◆ Text segment ◆
-- START --

# THE ACID HOUSE. Dec '12.



## perjury saint (Dec 9, 2012)

*    The Acid House    

For those of you that have been following our little southern jolly, you may be forgiven for thinking that this place was our first port of call, what with all the jars, bottles, cases and ampules full of all manner of strange chemicals and that somehow we all ingested said chemicals explaining some of the strange and bizarre behaviour that you have witnessed at the 2 previous explores...
Well no... all that strange behaviour is actually the norm!! 
This was splore number 3...
Nestling in the english countryside at the end of a very narrow muddy track is this...
A grand old grey house, slowly crumbling away full of all manner of instruments and odd sounding chemicals and poisons, dangerous floors and the feeling that someone could disturb us at any point. As far as im concerned the perfect end to the perfect splore with the perfect company!! I honestly cant wait for a repeat performance!!

-- END --

◆ Items ◆
-- START --

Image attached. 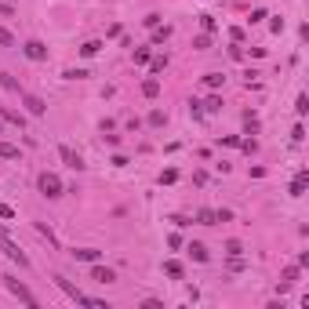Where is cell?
<instances>
[{"instance_id":"cell-7","label":"cell","mask_w":309,"mask_h":309,"mask_svg":"<svg viewBox=\"0 0 309 309\" xmlns=\"http://www.w3.org/2000/svg\"><path fill=\"white\" fill-rule=\"evenodd\" d=\"M22 106L29 110V117H44V113H48V102L37 98V95H26V91H22Z\"/></svg>"},{"instance_id":"cell-29","label":"cell","mask_w":309,"mask_h":309,"mask_svg":"<svg viewBox=\"0 0 309 309\" xmlns=\"http://www.w3.org/2000/svg\"><path fill=\"white\" fill-rule=\"evenodd\" d=\"M0 131H4V120H0Z\"/></svg>"},{"instance_id":"cell-9","label":"cell","mask_w":309,"mask_h":309,"mask_svg":"<svg viewBox=\"0 0 309 309\" xmlns=\"http://www.w3.org/2000/svg\"><path fill=\"white\" fill-rule=\"evenodd\" d=\"M73 258H80V262H98V258H102V251H95V247H76Z\"/></svg>"},{"instance_id":"cell-19","label":"cell","mask_w":309,"mask_h":309,"mask_svg":"<svg viewBox=\"0 0 309 309\" xmlns=\"http://www.w3.org/2000/svg\"><path fill=\"white\" fill-rule=\"evenodd\" d=\"M15 44H19V40H15V37L8 33V29L0 26V48H15Z\"/></svg>"},{"instance_id":"cell-8","label":"cell","mask_w":309,"mask_h":309,"mask_svg":"<svg viewBox=\"0 0 309 309\" xmlns=\"http://www.w3.org/2000/svg\"><path fill=\"white\" fill-rule=\"evenodd\" d=\"M91 280H98V284H113V280H117V273H113V269H106V266H95V269H91Z\"/></svg>"},{"instance_id":"cell-20","label":"cell","mask_w":309,"mask_h":309,"mask_svg":"<svg viewBox=\"0 0 309 309\" xmlns=\"http://www.w3.org/2000/svg\"><path fill=\"white\" fill-rule=\"evenodd\" d=\"M204 110H208V113H219V110H222V98H219V95H211V98H208V106H204Z\"/></svg>"},{"instance_id":"cell-1","label":"cell","mask_w":309,"mask_h":309,"mask_svg":"<svg viewBox=\"0 0 309 309\" xmlns=\"http://www.w3.org/2000/svg\"><path fill=\"white\" fill-rule=\"evenodd\" d=\"M0 251H4V255L15 262V266H19V269H29V258H26V251H22V247L15 244L8 233H4V229H0Z\"/></svg>"},{"instance_id":"cell-18","label":"cell","mask_w":309,"mask_h":309,"mask_svg":"<svg viewBox=\"0 0 309 309\" xmlns=\"http://www.w3.org/2000/svg\"><path fill=\"white\" fill-rule=\"evenodd\" d=\"M98 48H102V40H87L84 48H80V55H84V58H91V55H98Z\"/></svg>"},{"instance_id":"cell-11","label":"cell","mask_w":309,"mask_h":309,"mask_svg":"<svg viewBox=\"0 0 309 309\" xmlns=\"http://www.w3.org/2000/svg\"><path fill=\"white\" fill-rule=\"evenodd\" d=\"M0 87H4V91H15V95H22V87H19V80H15L11 73H0Z\"/></svg>"},{"instance_id":"cell-23","label":"cell","mask_w":309,"mask_h":309,"mask_svg":"<svg viewBox=\"0 0 309 309\" xmlns=\"http://www.w3.org/2000/svg\"><path fill=\"white\" fill-rule=\"evenodd\" d=\"M62 76H66V80H84L87 73H84V69H66V73H62Z\"/></svg>"},{"instance_id":"cell-24","label":"cell","mask_w":309,"mask_h":309,"mask_svg":"<svg viewBox=\"0 0 309 309\" xmlns=\"http://www.w3.org/2000/svg\"><path fill=\"white\" fill-rule=\"evenodd\" d=\"M196 219L204 222V226H211V222H215V211H208V208H204V211H196Z\"/></svg>"},{"instance_id":"cell-25","label":"cell","mask_w":309,"mask_h":309,"mask_svg":"<svg viewBox=\"0 0 309 309\" xmlns=\"http://www.w3.org/2000/svg\"><path fill=\"white\" fill-rule=\"evenodd\" d=\"M149 124H153V128H160V124H164V113L153 110V113H149Z\"/></svg>"},{"instance_id":"cell-13","label":"cell","mask_w":309,"mask_h":309,"mask_svg":"<svg viewBox=\"0 0 309 309\" xmlns=\"http://www.w3.org/2000/svg\"><path fill=\"white\" fill-rule=\"evenodd\" d=\"M37 233H40L44 240H48V244H55V247H58V237L51 233V226H48V222H37Z\"/></svg>"},{"instance_id":"cell-6","label":"cell","mask_w":309,"mask_h":309,"mask_svg":"<svg viewBox=\"0 0 309 309\" xmlns=\"http://www.w3.org/2000/svg\"><path fill=\"white\" fill-rule=\"evenodd\" d=\"M58 157H62L66 167H73V171H84V157H80V153H73L69 146H58Z\"/></svg>"},{"instance_id":"cell-15","label":"cell","mask_w":309,"mask_h":309,"mask_svg":"<svg viewBox=\"0 0 309 309\" xmlns=\"http://www.w3.org/2000/svg\"><path fill=\"white\" fill-rule=\"evenodd\" d=\"M164 273H167V276H175V280H178V276H182V262L167 258V262H164Z\"/></svg>"},{"instance_id":"cell-4","label":"cell","mask_w":309,"mask_h":309,"mask_svg":"<svg viewBox=\"0 0 309 309\" xmlns=\"http://www.w3.org/2000/svg\"><path fill=\"white\" fill-rule=\"evenodd\" d=\"M55 284H58L62 291H66V295H69L73 302H80V305H95V298H87V295H84V291H80V287H73V284L66 280V276H55Z\"/></svg>"},{"instance_id":"cell-14","label":"cell","mask_w":309,"mask_h":309,"mask_svg":"<svg viewBox=\"0 0 309 309\" xmlns=\"http://www.w3.org/2000/svg\"><path fill=\"white\" fill-rule=\"evenodd\" d=\"M0 157H4V160H19V146H11V142H0Z\"/></svg>"},{"instance_id":"cell-17","label":"cell","mask_w":309,"mask_h":309,"mask_svg":"<svg viewBox=\"0 0 309 309\" xmlns=\"http://www.w3.org/2000/svg\"><path fill=\"white\" fill-rule=\"evenodd\" d=\"M189 255H193L196 262H208V247H204V244H189Z\"/></svg>"},{"instance_id":"cell-5","label":"cell","mask_w":309,"mask_h":309,"mask_svg":"<svg viewBox=\"0 0 309 309\" xmlns=\"http://www.w3.org/2000/svg\"><path fill=\"white\" fill-rule=\"evenodd\" d=\"M22 55H26L29 62H44V58H48V48H44L40 40H26V44H22Z\"/></svg>"},{"instance_id":"cell-3","label":"cell","mask_w":309,"mask_h":309,"mask_svg":"<svg viewBox=\"0 0 309 309\" xmlns=\"http://www.w3.org/2000/svg\"><path fill=\"white\" fill-rule=\"evenodd\" d=\"M40 193L48 196V200L62 196V182H58V175H51V171H44V175H40Z\"/></svg>"},{"instance_id":"cell-10","label":"cell","mask_w":309,"mask_h":309,"mask_svg":"<svg viewBox=\"0 0 309 309\" xmlns=\"http://www.w3.org/2000/svg\"><path fill=\"white\" fill-rule=\"evenodd\" d=\"M0 120L15 124V128H26V117H22V113H15V110H0Z\"/></svg>"},{"instance_id":"cell-2","label":"cell","mask_w":309,"mask_h":309,"mask_svg":"<svg viewBox=\"0 0 309 309\" xmlns=\"http://www.w3.org/2000/svg\"><path fill=\"white\" fill-rule=\"evenodd\" d=\"M0 280H4V287H8V291H11V295L19 298V302H26V305H37V295H33V291H29L26 284H19L15 276H0Z\"/></svg>"},{"instance_id":"cell-28","label":"cell","mask_w":309,"mask_h":309,"mask_svg":"<svg viewBox=\"0 0 309 309\" xmlns=\"http://www.w3.org/2000/svg\"><path fill=\"white\" fill-rule=\"evenodd\" d=\"M0 219H15V211H11L8 204H0Z\"/></svg>"},{"instance_id":"cell-21","label":"cell","mask_w":309,"mask_h":309,"mask_svg":"<svg viewBox=\"0 0 309 309\" xmlns=\"http://www.w3.org/2000/svg\"><path fill=\"white\" fill-rule=\"evenodd\" d=\"M240 251H244V247H240V240H229V244H226V255H229V258H237Z\"/></svg>"},{"instance_id":"cell-12","label":"cell","mask_w":309,"mask_h":309,"mask_svg":"<svg viewBox=\"0 0 309 309\" xmlns=\"http://www.w3.org/2000/svg\"><path fill=\"white\" fill-rule=\"evenodd\" d=\"M142 95H146V98H157V95H160V80H157V76L142 84Z\"/></svg>"},{"instance_id":"cell-16","label":"cell","mask_w":309,"mask_h":309,"mask_svg":"<svg viewBox=\"0 0 309 309\" xmlns=\"http://www.w3.org/2000/svg\"><path fill=\"white\" fill-rule=\"evenodd\" d=\"M305 178H309V175L302 171V175H298L295 182H291V196H302V193H305Z\"/></svg>"},{"instance_id":"cell-26","label":"cell","mask_w":309,"mask_h":309,"mask_svg":"<svg viewBox=\"0 0 309 309\" xmlns=\"http://www.w3.org/2000/svg\"><path fill=\"white\" fill-rule=\"evenodd\" d=\"M167 33H171V29H167V26H164V29H153V40L160 44V40H167Z\"/></svg>"},{"instance_id":"cell-27","label":"cell","mask_w":309,"mask_h":309,"mask_svg":"<svg viewBox=\"0 0 309 309\" xmlns=\"http://www.w3.org/2000/svg\"><path fill=\"white\" fill-rule=\"evenodd\" d=\"M164 66H167V58L160 55V58H153V73H164Z\"/></svg>"},{"instance_id":"cell-22","label":"cell","mask_w":309,"mask_h":309,"mask_svg":"<svg viewBox=\"0 0 309 309\" xmlns=\"http://www.w3.org/2000/svg\"><path fill=\"white\" fill-rule=\"evenodd\" d=\"M222 84H226L222 73H208V87H222Z\"/></svg>"}]
</instances>
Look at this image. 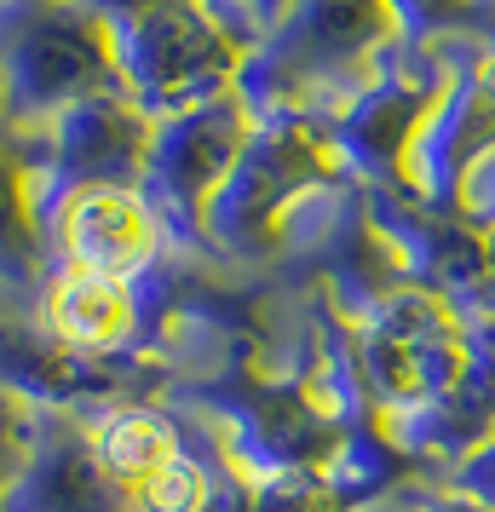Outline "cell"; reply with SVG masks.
I'll return each mask as SVG.
<instances>
[{"label": "cell", "mask_w": 495, "mask_h": 512, "mask_svg": "<svg viewBox=\"0 0 495 512\" xmlns=\"http://www.w3.org/2000/svg\"><path fill=\"white\" fill-rule=\"evenodd\" d=\"M58 317L81 340H110L121 328V294L110 282H75L70 294H64V305H58Z\"/></svg>", "instance_id": "obj_1"}]
</instances>
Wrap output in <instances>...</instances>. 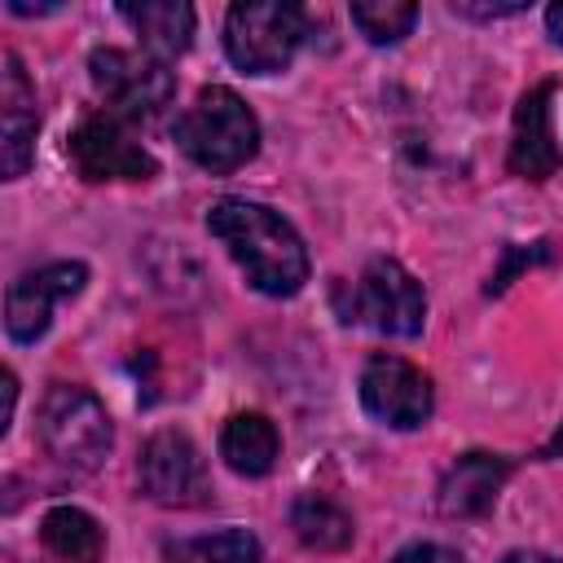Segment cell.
Returning <instances> with one entry per match:
<instances>
[{"instance_id":"obj_11","label":"cell","mask_w":563,"mask_h":563,"mask_svg":"<svg viewBox=\"0 0 563 563\" xmlns=\"http://www.w3.org/2000/svg\"><path fill=\"white\" fill-rule=\"evenodd\" d=\"M554 92H559V84L554 79H541L515 106L506 167L519 180H550L563 167V150H559V136H554Z\"/></svg>"},{"instance_id":"obj_17","label":"cell","mask_w":563,"mask_h":563,"mask_svg":"<svg viewBox=\"0 0 563 563\" xmlns=\"http://www.w3.org/2000/svg\"><path fill=\"white\" fill-rule=\"evenodd\" d=\"M290 532L308 545V550H347L356 528H352V515L343 506H334L330 497H317V493H303L295 506H290Z\"/></svg>"},{"instance_id":"obj_6","label":"cell","mask_w":563,"mask_h":563,"mask_svg":"<svg viewBox=\"0 0 563 563\" xmlns=\"http://www.w3.org/2000/svg\"><path fill=\"white\" fill-rule=\"evenodd\" d=\"M88 75H92V88L101 92L106 110L119 114L123 123L154 119L176 97V75L154 53H132V48H114V44L92 48Z\"/></svg>"},{"instance_id":"obj_16","label":"cell","mask_w":563,"mask_h":563,"mask_svg":"<svg viewBox=\"0 0 563 563\" xmlns=\"http://www.w3.org/2000/svg\"><path fill=\"white\" fill-rule=\"evenodd\" d=\"M40 541L62 563H101V554H106V528L84 506H53V510H44Z\"/></svg>"},{"instance_id":"obj_25","label":"cell","mask_w":563,"mask_h":563,"mask_svg":"<svg viewBox=\"0 0 563 563\" xmlns=\"http://www.w3.org/2000/svg\"><path fill=\"white\" fill-rule=\"evenodd\" d=\"M554 449H559V453H563V431H559V440H554Z\"/></svg>"},{"instance_id":"obj_10","label":"cell","mask_w":563,"mask_h":563,"mask_svg":"<svg viewBox=\"0 0 563 563\" xmlns=\"http://www.w3.org/2000/svg\"><path fill=\"white\" fill-rule=\"evenodd\" d=\"M88 286L84 260H57L35 273H22L4 295V334L13 343H40L53 325V312Z\"/></svg>"},{"instance_id":"obj_13","label":"cell","mask_w":563,"mask_h":563,"mask_svg":"<svg viewBox=\"0 0 563 563\" xmlns=\"http://www.w3.org/2000/svg\"><path fill=\"white\" fill-rule=\"evenodd\" d=\"M510 479V462L501 453H462L435 493V506L444 519H475L497 506L501 484Z\"/></svg>"},{"instance_id":"obj_21","label":"cell","mask_w":563,"mask_h":563,"mask_svg":"<svg viewBox=\"0 0 563 563\" xmlns=\"http://www.w3.org/2000/svg\"><path fill=\"white\" fill-rule=\"evenodd\" d=\"M523 9H528L523 0H510V4H471V0H453V13H462V18H475V22L515 18V13H523Z\"/></svg>"},{"instance_id":"obj_22","label":"cell","mask_w":563,"mask_h":563,"mask_svg":"<svg viewBox=\"0 0 563 563\" xmlns=\"http://www.w3.org/2000/svg\"><path fill=\"white\" fill-rule=\"evenodd\" d=\"M13 405H18V378H13V369H4V413H0V435H4L9 422H13Z\"/></svg>"},{"instance_id":"obj_2","label":"cell","mask_w":563,"mask_h":563,"mask_svg":"<svg viewBox=\"0 0 563 563\" xmlns=\"http://www.w3.org/2000/svg\"><path fill=\"white\" fill-rule=\"evenodd\" d=\"M172 136L180 154L211 176H229L260 154V119L224 84L198 88V97L176 114Z\"/></svg>"},{"instance_id":"obj_7","label":"cell","mask_w":563,"mask_h":563,"mask_svg":"<svg viewBox=\"0 0 563 563\" xmlns=\"http://www.w3.org/2000/svg\"><path fill=\"white\" fill-rule=\"evenodd\" d=\"M66 158L84 180H150L158 176V158L132 136V128L110 114H84L66 136Z\"/></svg>"},{"instance_id":"obj_9","label":"cell","mask_w":563,"mask_h":563,"mask_svg":"<svg viewBox=\"0 0 563 563\" xmlns=\"http://www.w3.org/2000/svg\"><path fill=\"white\" fill-rule=\"evenodd\" d=\"M136 479H141V493L158 506H202L211 493L202 449L176 427L154 431L145 440L141 462H136Z\"/></svg>"},{"instance_id":"obj_14","label":"cell","mask_w":563,"mask_h":563,"mask_svg":"<svg viewBox=\"0 0 563 563\" xmlns=\"http://www.w3.org/2000/svg\"><path fill=\"white\" fill-rule=\"evenodd\" d=\"M220 457H224V466L233 475L264 479L277 466V457H282V435H277L273 418L268 413H255V409L233 413L220 427Z\"/></svg>"},{"instance_id":"obj_15","label":"cell","mask_w":563,"mask_h":563,"mask_svg":"<svg viewBox=\"0 0 563 563\" xmlns=\"http://www.w3.org/2000/svg\"><path fill=\"white\" fill-rule=\"evenodd\" d=\"M119 18L141 35V48L172 62L194 44V4L185 0H141V4H119Z\"/></svg>"},{"instance_id":"obj_8","label":"cell","mask_w":563,"mask_h":563,"mask_svg":"<svg viewBox=\"0 0 563 563\" xmlns=\"http://www.w3.org/2000/svg\"><path fill=\"white\" fill-rule=\"evenodd\" d=\"M361 409L391 431H418L435 409V387L405 356L374 352L361 369Z\"/></svg>"},{"instance_id":"obj_20","label":"cell","mask_w":563,"mask_h":563,"mask_svg":"<svg viewBox=\"0 0 563 563\" xmlns=\"http://www.w3.org/2000/svg\"><path fill=\"white\" fill-rule=\"evenodd\" d=\"M391 563H471V559L462 550H453V545H440V541H413Z\"/></svg>"},{"instance_id":"obj_18","label":"cell","mask_w":563,"mask_h":563,"mask_svg":"<svg viewBox=\"0 0 563 563\" xmlns=\"http://www.w3.org/2000/svg\"><path fill=\"white\" fill-rule=\"evenodd\" d=\"M163 554L172 563H260L264 559V545L246 528H220V532H207V537L172 541Z\"/></svg>"},{"instance_id":"obj_23","label":"cell","mask_w":563,"mask_h":563,"mask_svg":"<svg viewBox=\"0 0 563 563\" xmlns=\"http://www.w3.org/2000/svg\"><path fill=\"white\" fill-rule=\"evenodd\" d=\"M545 31H550L554 44H563V0H554V4L545 9Z\"/></svg>"},{"instance_id":"obj_1","label":"cell","mask_w":563,"mask_h":563,"mask_svg":"<svg viewBox=\"0 0 563 563\" xmlns=\"http://www.w3.org/2000/svg\"><path fill=\"white\" fill-rule=\"evenodd\" d=\"M207 233L229 251L242 277L273 299H290L303 290L312 264L295 224L251 198H220L207 207Z\"/></svg>"},{"instance_id":"obj_5","label":"cell","mask_w":563,"mask_h":563,"mask_svg":"<svg viewBox=\"0 0 563 563\" xmlns=\"http://www.w3.org/2000/svg\"><path fill=\"white\" fill-rule=\"evenodd\" d=\"M343 321L369 325L387 339H418L427 325V290L400 260L374 255L352 286Z\"/></svg>"},{"instance_id":"obj_12","label":"cell","mask_w":563,"mask_h":563,"mask_svg":"<svg viewBox=\"0 0 563 563\" xmlns=\"http://www.w3.org/2000/svg\"><path fill=\"white\" fill-rule=\"evenodd\" d=\"M35 132H40L35 84L26 79L22 57L4 53V70H0V172L4 180L26 176V167L35 163Z\"/></svg>"},{"instance_id":"obj_24","label":"cell","mask_w":563,"mask_h":563,"mask_svg":"<svg viewBox=\"0 0 563 563\" xmlns=\"http://www.w3.org/2000/svg\"><path fill=\"white\" fill-rule=\"evenodd\" d=\"M501 563H563V559H554V554H545V550H510Z\"/></svg>"},{"instance_id":"obj_19","label":"cell","mask_w":563,"mask_h":563,"mask_svg":"<svg viewBox=\"0 0 563 563\" xmlns=\"http://www.w3.org/2000/svg\"><path fill=\"white\" fill-rule=\"evenodd\" d=\"M347 13L369 44H400L418 22V4L409 0H356Z\"/></svg>"},{"instance_id":"obj_3","label":"cell","mask_w":563,"mask_h":563,"mask_svg":"<svg viewBox=\"0 0 563 563\" xmlns=\"http://www.w3.org/2000/svg\"><path fill=\"white\" fill-rule=\"evenodd\" d=\"M35 431H40V444L48 449V457L66 471H97L114 444L106 405L79 383H53L44 391Z\"/></svg>"},{"instance_id":"obj_4","label":"cell","mask_w":563,"mask_h":563,"mask_svg":"<svg viewBox=\"0 0 563 563\" xmlns=\"http://www.w3.org/2000/svg\"><path fill=\"white\" fill-rule=\"evenodd\" d=\"M308 35L303 4L242 0L224 18V53L242 75H282Z\"/></svg>"}]
</instances>
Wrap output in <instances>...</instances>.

-- END --

◆ To do ◆
1 – Using the Acid House post, answer each question below.
(a) Which number explore was this visit?
(b) Where does the house stand?
(c) What color is the house?
2 – Rewrite the stretch of the Acid House post from "# THE ACID HOUSE." through "actually the norm!!", putting "compounds" in place of "chemicals".

◆ Task-by-task answers ◆
1 –
(a) Number 3.
(b) In the English countryside, at the end of a very narrow muddy track.
(c) Grey.

2 –
# THE ACID HOUSE. Dec '12.



## perjury saint (Dec 9, 2012)

*    The Acid House    

For those of you that have been following our little southern jolly, you may be forgiven for thinking that this place was our first port of call, what with all the jars, bottles, cases and ampules full of all manner of strange compounds and that somehow we all ingested said compounds explaining some of the strange and bizarre behaviour that you have witnessed at the 2 previous explores...
Well no... all that strange behaviour is actually the norm!!